--- begin DATA SECTION ---

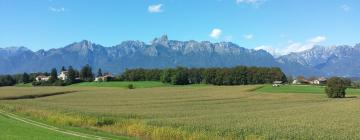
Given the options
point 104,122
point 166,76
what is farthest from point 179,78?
point 104,122

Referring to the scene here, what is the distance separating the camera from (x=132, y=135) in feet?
124

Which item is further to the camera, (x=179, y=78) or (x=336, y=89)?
(x=179, y=78)

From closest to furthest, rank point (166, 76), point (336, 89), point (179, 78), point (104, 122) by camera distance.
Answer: point (104, 122), point (336, 89), point (179, 78), point (166, 76)

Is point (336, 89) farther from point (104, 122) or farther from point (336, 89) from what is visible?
point (104, 122)

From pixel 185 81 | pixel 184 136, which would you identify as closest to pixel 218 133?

--- end DATA SECTION ---

STATED TASK → Please rewrite the lines from the one containing "Referring to the" through the last line, inclusive, substituting "viewer" for "camera" and leaving everything else unchanged.

TASK OUTPUT →
Referring to the scene here, what is the distance separating the viewer from (x=132, y=135) in feet?
124

Which item is further to the viewer, (x=179, y=78) or (x=336, y=89)?
(x=179, y=78)

From closest to furthest, rank point (166, 76), point (336, 89), point (179, 78), point (104, 122) by viewer distance.
Answer: point (104, 122), point (336, 89), point (179, 78), point (166, 76)

Is point (336, 89) farther from point (104, 122) or farther from point (336, 89) from what is visible?
point (104, 122)

From pixel 185 81 | pixel 184 136, which would you identify as closest to pixel 218 133?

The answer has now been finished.